Ma mâchoire, que je contractais déjà machinalement depuis le début de la matinée, commençait à me lancer pour de bon, une chose qui m'énerva encore plus et me poussa à davantage serrer les dents, ce qui n'arrangea pas le moins du monde la situation.

Planté devant le miroir de ma chambre, j'avais beau détailler encore et encore mes cheveux blonds, mes yeux aciers ou même ma bouche de sale petit con mais rien n'avait changé chez moi, seule l'atmosphère dans laquelle je vivais s'était étrangement modifiée ces derniers jours. Ma nouvelle activité favorite était de passer mes journées entières à me creuser la tête à chercher la raison à tout cela, tout en sachant pertinemment que je me voilais la face et que je connaissais déjà cette raison au plus profond de moi, le seul problème étant que je ne voulais pas me l'avouer.

Un bruit à la porte me tira de mes pensées. Je n'avais pas besoin de me retourner pour deviner que mon meilleur ami, Evans, se trouvait à l'entrée de ma chambre.

— Comment est-ce que tu te sens, mon vieux ? me demanda-t-il, une pointe d'inquiétude dans la voix.

Comment est-ce que je suis censé me sentir ?

J'aurais aimé que quelqu'un m'éclaire sur la question. Dans tous les cas, je m'étais réveillé aux aurores, conscient que Morphée ne voulait pas de moi, puis avais passé trois heures dans la salle de sport à taper dans un putain de sac de sable avant de perdre une éternité à me lamenter sur le temps qui s'écoulait trop vite et que j'étais incapable de rattraper, même avec la meilleure volonté. A priori, non, je ne pouvais pas affirmer que j'allais bien.

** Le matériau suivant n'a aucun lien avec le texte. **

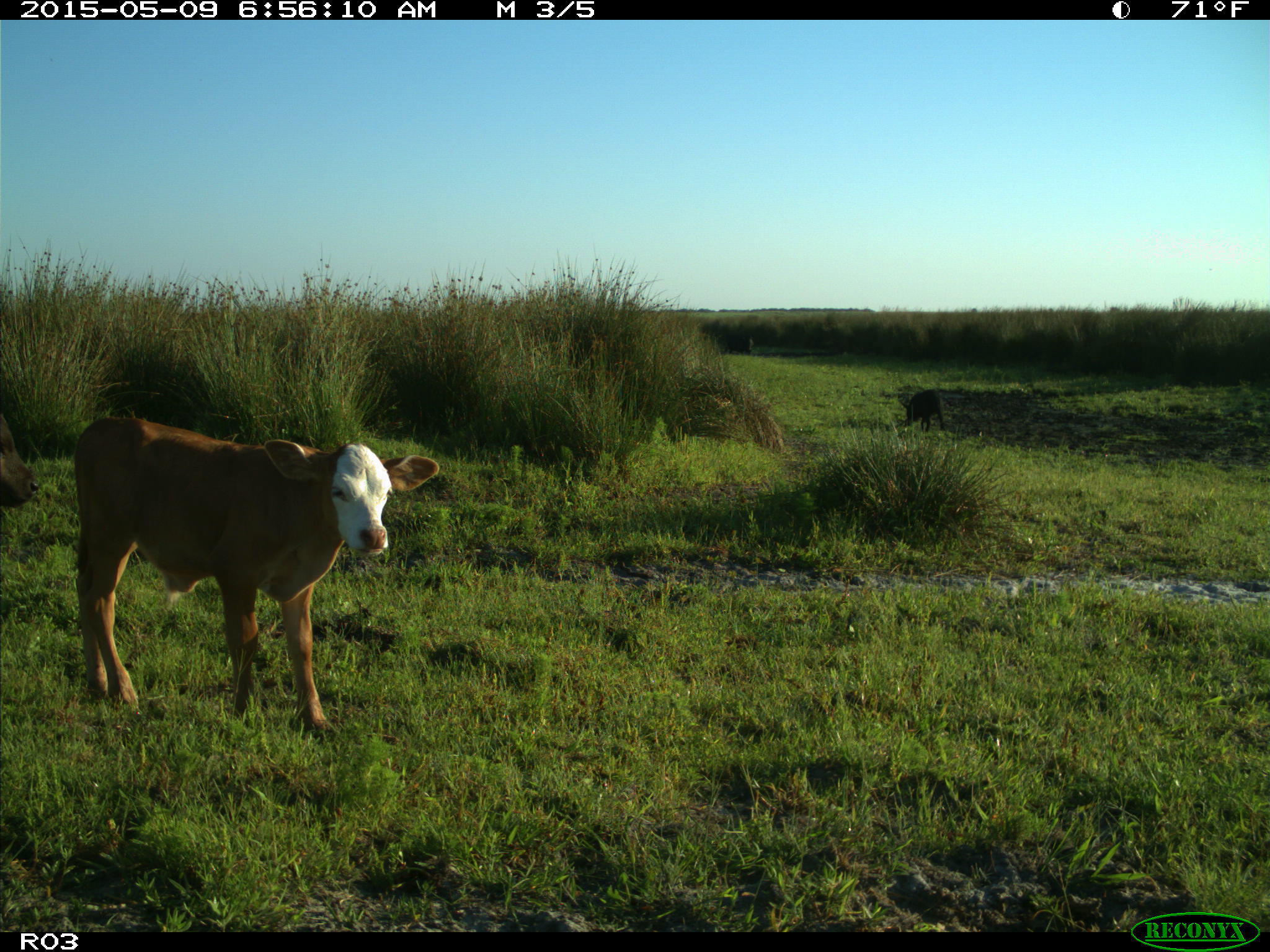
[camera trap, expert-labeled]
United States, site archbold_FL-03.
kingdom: Animalia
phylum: Chordata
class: Mammalia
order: Artiodactyla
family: Bovidae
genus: Bos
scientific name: Bos taurus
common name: domestic cow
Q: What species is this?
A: Bos taurus (domestic cow).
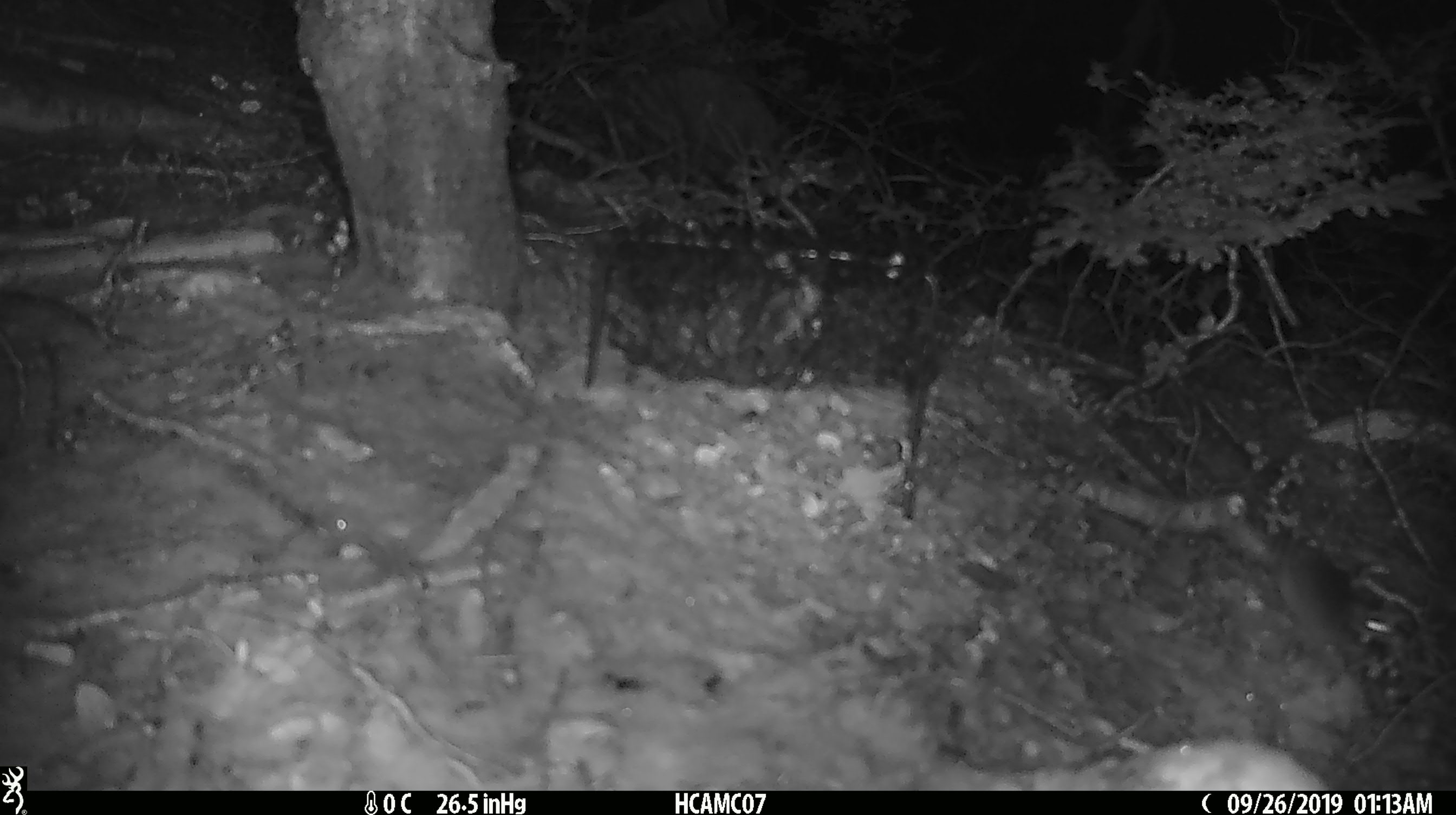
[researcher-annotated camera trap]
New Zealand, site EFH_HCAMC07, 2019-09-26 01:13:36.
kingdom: Animalia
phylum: Chordata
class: Mammalia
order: Rodentia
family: Muridae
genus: Mus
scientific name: Mus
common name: mouse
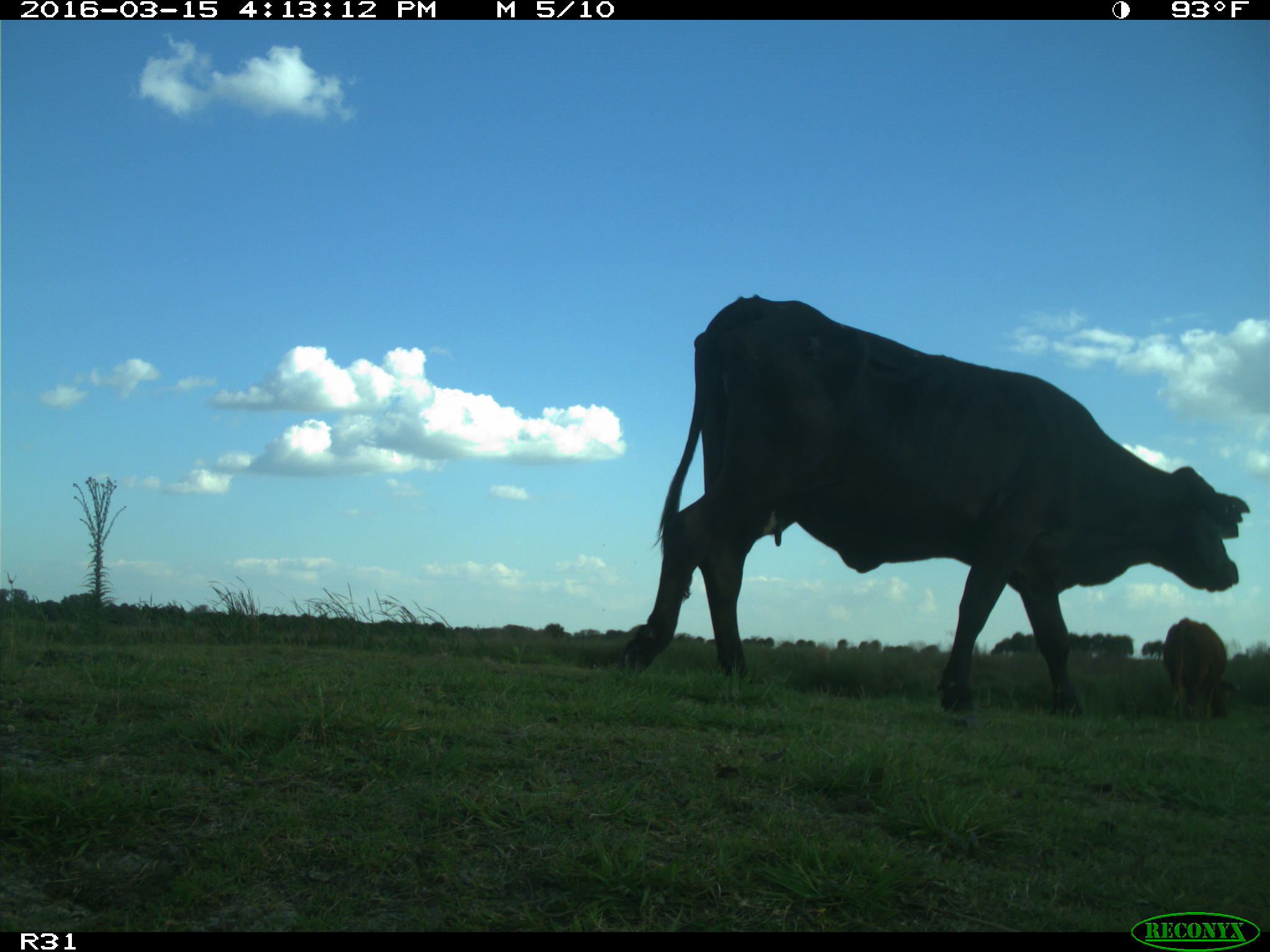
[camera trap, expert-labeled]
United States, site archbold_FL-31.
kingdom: Animalia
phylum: Chordata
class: Mammalia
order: Artiodactyla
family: Bovidae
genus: Bos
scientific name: Bos taurus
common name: domestic cow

— Bien sûr que je vais bien, pourquoi est-ce que ça n'irait pas ? répliquai-je du tac au tac, sachant parfaitement qu'il n'aurait aucun mal à comprendre que je lui mentais.

— Tu as de la chance parce que je commence à avoir du mal à rester serein... Est-ce que tu as déjà fait ton choix ?

Je m'arrachai à la contemplation de mon reflet dans le miroir pour lui faire face. Evans était entré dans ma chambre pendant que j'avais le dos tourné et me montrait à présent du bout du doigt la pile de feuilles agrafées sur mon bureau. Grâce à mes nombreux talents, j'avais réussi à me dénicher un trombinoscope de tous les nouveaux élèves que l'Union des Dons allait accueillir pour cette nouvelle année scolaire. En toute honnêteté, j'avais fait ça uniquement pour qu'Evans cesse de me pleurnicher dans les oreilles à chaque fois que j'avais le malheur de croiser sa route parce que, contrairement à lui, mon choix était évident. En réalité, mon choix n'en était pas vraiment un, même si j'aurais pu décider de me compliquer la tâche. Pourtant, après réflexion, une telle chose aurait été complètement inutile parce que tous les chemins me menaient déjà vers elle. Mettre des obstacles entre nous n'aurait fait que retarder notre fin inévitable, cela n'aurait jamais suffi à changer l'histoire tout entière.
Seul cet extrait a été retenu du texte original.